▶ **Task objective**:
Give the records back in full, exactly as they read.

** Start of Given information **

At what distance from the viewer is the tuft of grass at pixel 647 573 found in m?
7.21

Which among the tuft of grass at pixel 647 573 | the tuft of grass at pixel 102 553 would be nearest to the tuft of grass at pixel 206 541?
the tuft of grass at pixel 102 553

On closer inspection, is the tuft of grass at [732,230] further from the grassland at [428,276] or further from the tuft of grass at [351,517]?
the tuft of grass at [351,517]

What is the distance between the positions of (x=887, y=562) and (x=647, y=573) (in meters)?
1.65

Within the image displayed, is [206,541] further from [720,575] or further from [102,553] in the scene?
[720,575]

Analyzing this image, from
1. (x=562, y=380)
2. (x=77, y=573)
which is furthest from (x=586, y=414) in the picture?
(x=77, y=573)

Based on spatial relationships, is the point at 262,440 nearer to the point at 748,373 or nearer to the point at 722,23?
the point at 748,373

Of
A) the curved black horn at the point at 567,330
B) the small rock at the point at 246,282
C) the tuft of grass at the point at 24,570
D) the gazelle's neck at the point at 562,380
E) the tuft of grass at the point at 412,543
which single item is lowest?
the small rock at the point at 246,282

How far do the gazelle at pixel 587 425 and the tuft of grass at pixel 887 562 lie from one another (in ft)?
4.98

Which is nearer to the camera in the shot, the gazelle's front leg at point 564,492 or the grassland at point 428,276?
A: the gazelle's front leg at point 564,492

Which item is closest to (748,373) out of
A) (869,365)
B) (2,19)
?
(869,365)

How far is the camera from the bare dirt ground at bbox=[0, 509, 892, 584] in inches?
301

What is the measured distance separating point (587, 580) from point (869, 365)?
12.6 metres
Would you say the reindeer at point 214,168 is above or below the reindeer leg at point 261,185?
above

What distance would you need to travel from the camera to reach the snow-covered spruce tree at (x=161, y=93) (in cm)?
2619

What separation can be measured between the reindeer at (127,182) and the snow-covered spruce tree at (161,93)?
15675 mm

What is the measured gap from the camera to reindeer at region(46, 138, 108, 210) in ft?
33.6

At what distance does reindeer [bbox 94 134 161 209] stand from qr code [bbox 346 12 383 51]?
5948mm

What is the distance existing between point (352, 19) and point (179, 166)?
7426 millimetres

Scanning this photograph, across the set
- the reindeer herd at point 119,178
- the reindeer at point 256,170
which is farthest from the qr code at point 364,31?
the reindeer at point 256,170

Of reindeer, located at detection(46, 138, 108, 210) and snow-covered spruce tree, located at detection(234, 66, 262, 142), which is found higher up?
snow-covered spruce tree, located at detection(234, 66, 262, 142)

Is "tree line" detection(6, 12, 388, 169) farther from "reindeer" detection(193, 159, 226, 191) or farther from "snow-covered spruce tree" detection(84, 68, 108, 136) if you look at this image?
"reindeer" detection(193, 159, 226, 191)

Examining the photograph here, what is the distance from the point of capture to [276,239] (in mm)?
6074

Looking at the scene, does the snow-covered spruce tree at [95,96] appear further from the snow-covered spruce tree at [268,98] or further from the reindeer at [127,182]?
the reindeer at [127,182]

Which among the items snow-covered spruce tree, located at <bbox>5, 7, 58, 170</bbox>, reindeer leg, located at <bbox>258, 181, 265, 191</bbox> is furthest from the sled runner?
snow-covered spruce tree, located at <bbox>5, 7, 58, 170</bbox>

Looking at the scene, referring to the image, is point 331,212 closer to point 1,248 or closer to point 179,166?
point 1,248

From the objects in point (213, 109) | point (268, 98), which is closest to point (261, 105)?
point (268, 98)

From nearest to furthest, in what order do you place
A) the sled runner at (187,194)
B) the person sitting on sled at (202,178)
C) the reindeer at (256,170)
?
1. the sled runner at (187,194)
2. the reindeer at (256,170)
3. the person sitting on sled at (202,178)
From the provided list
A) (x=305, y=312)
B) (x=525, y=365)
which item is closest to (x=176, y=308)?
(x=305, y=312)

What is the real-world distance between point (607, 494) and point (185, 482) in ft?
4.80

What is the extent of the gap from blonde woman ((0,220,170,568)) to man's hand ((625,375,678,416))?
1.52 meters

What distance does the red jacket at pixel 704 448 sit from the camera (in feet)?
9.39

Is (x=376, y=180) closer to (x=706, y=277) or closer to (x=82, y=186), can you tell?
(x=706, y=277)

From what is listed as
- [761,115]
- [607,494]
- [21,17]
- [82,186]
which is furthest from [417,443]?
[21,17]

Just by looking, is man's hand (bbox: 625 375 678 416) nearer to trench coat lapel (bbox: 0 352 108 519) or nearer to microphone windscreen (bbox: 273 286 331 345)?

** End of Given information **

▶ **Reply**:
At what distance from the viewer is the tuft of grass at pixel 647 573 found in m?
7.21

Which among the tuft of grass at pixel 647 573 | the tuft of grass at pixel 102 553 would be nearest to the tuft of grass at pixel 206 541?
the tuft of grass at pixel 102 553

On closer inspection, is the tuft of grass at [732,230] further from the grassland at [428,276] or further from the tuft of grass at [351,517]?
the tuft of grass at [351,517]

What is the distance between the positions of (x=887, y=562) and (x=647, y=573) (in meters)?
1.65

Within the image displayed, is [206,541] further from [720,575] or further from [102,553] in the scene?
[720,575]

Analyzing this image, from
1. (x=562, y=380)
2. (x=77, y=573)
which is furthest from (x=586, y=414) in the picture?
(x=77, y=573)

Based on spatial relationships, is the point at 262,440 nearer to the point at 748,373 or nearer to the point at 722,23?
the point at 748,373

Of
A) the curved black horn at the point at 567,330
B) the small rock at the point at 246,282
C) the tuft of grass at the point at 24,570
D) the gazelle's neck at the point at 562,380
E) the tuft of grass at the point at 412,543
which single item is lowest?
the small rock at the point at 246,282

How far do the gazelle at pixel 587 425 and the tuft of grass at pixel 887 562 lie from one another (in ft)?
4.98

Which is nearer to the camera in the shot, the gazelle's front leg at point 564,492 or the grassland at point 428,276?
A: the gazelle's front leg at point 564,492

Which item is closest to (748,373) out of
A) (869,365)
B) (2,19)
?
(869,365)

How far is the camera from the bare dirt ground at bbox=[0, 509, 892, 584] in inches?
301

What is the measured distance separating point (587, 580) from point (869, 365)?
12.6 metres
Would you say the reindeer at point 214,168 is above or below the reindeer leg at point 261,185?
above

What distance would you need to travel from the camera to reach the snow-covered spruce tree at (x=161, y=93) (in cm)?
2619

What separation can be measured between the reindeer at (127,182) and the snow-covered spruce tree at (161,93)?
15675 mm

What is the measured gap from the camera to reindeer at region(46, 138, 108, 210) in ft?
33.6

At what distance does reindeer [bbox 94 134 161 209] stand from qr code [bbox 346 12 383 51]?
5948mm

What is the distance existing between point (352, 19) and point (179, 166)?
7426 millimetres

Scanning this photograph, across the set
- the reindeer herd at point 119,178
- the reindeer at point 256,170
which is farthest from the qr code at point 364,31?
the reindeer at point 256,170

Of reindeer, located at detection(46, 138, 108, 210) and snow-covered spruce tree, located at detection(234, 66, 262, 142), which is found higher up?
snow-covered spruce tree, located at detection(234, 66, 262, 142)

Is "tree line" detection(6, 12, 388, 169) farther from "reindeer" detection(193, 159, 226, 191) or farther from "snow-covered spruce tree" detection(84, 68, 108, 136) if you look at this image?
"reindeer" detection(193, 159, 226, 191)

Examining the photograph here, what is the distance from the point of capture to [276,239] (in mm)?
6074

Looking at the scene, does the snow-covered spruce tree at [95,96] appear further from the snow-covered spruce tree at [268,98] or further from the reindeer at [127,182]?
the reindeer at [127,182]

Which among the items snow-covered spruce tree, located at <bbox>5, 7, 58, 170</bbox>, reindeer leg, located at <bbox>258, 181, 265, 191</bbox> is furthest from the sled runner?
snow-covered spruce tree, located at <bbox>5, 7, 58, 170</bbox>

Looking at the scene, referring to the image, is point 331,212 closer to point 1,248 or closer to point 179,166?
point 1,248

From the objects in point (213, 109) | point (268, 98), which is closest to point (261, 105)?
point (268, 98)

From nearest to furthest, in what order do you place
A) the sled runner at (187,194)
B) the person sitting on sled at (202,178)
C) the reindeer at (256,170)
?
1. the sled runner at (187,194)
2. the reindeer at (256,170)
3. the person sitting on sled at (202,178)
From the provided list
A) (x=305, y=312)
B) (x=525, y=365)
which item is closest to (x=176, y=308)?
(x=305, y=312)

What is the real-world distance between point (607, 494) and point (185, 482) in ft?
4.80

What is the extent of the gap from blonde woman ((0,220,170,568)) to man's hand ((625,375,678,416))?
1.52 meters

What distance does the red jacket at pixel 704 448 sit from the camera (in feet)?
9.39

Is (x=376, y=180) closer to (x=706, y=277) or closer to (x=82, y=186), can you tell?
(x=706, y=277)

From what is listed as
- [761,115]
- [607,494]
- [21,17]
- [82,186]
which is furthest from [417,443]?
[21,17]

Just by looking, is man's hand (bbox: 625 375 678 416) nearer to trench coat lapel (bbox: 0 352 108 519) or nearer to microphone windscreen (bbox: 273 286 331 345)?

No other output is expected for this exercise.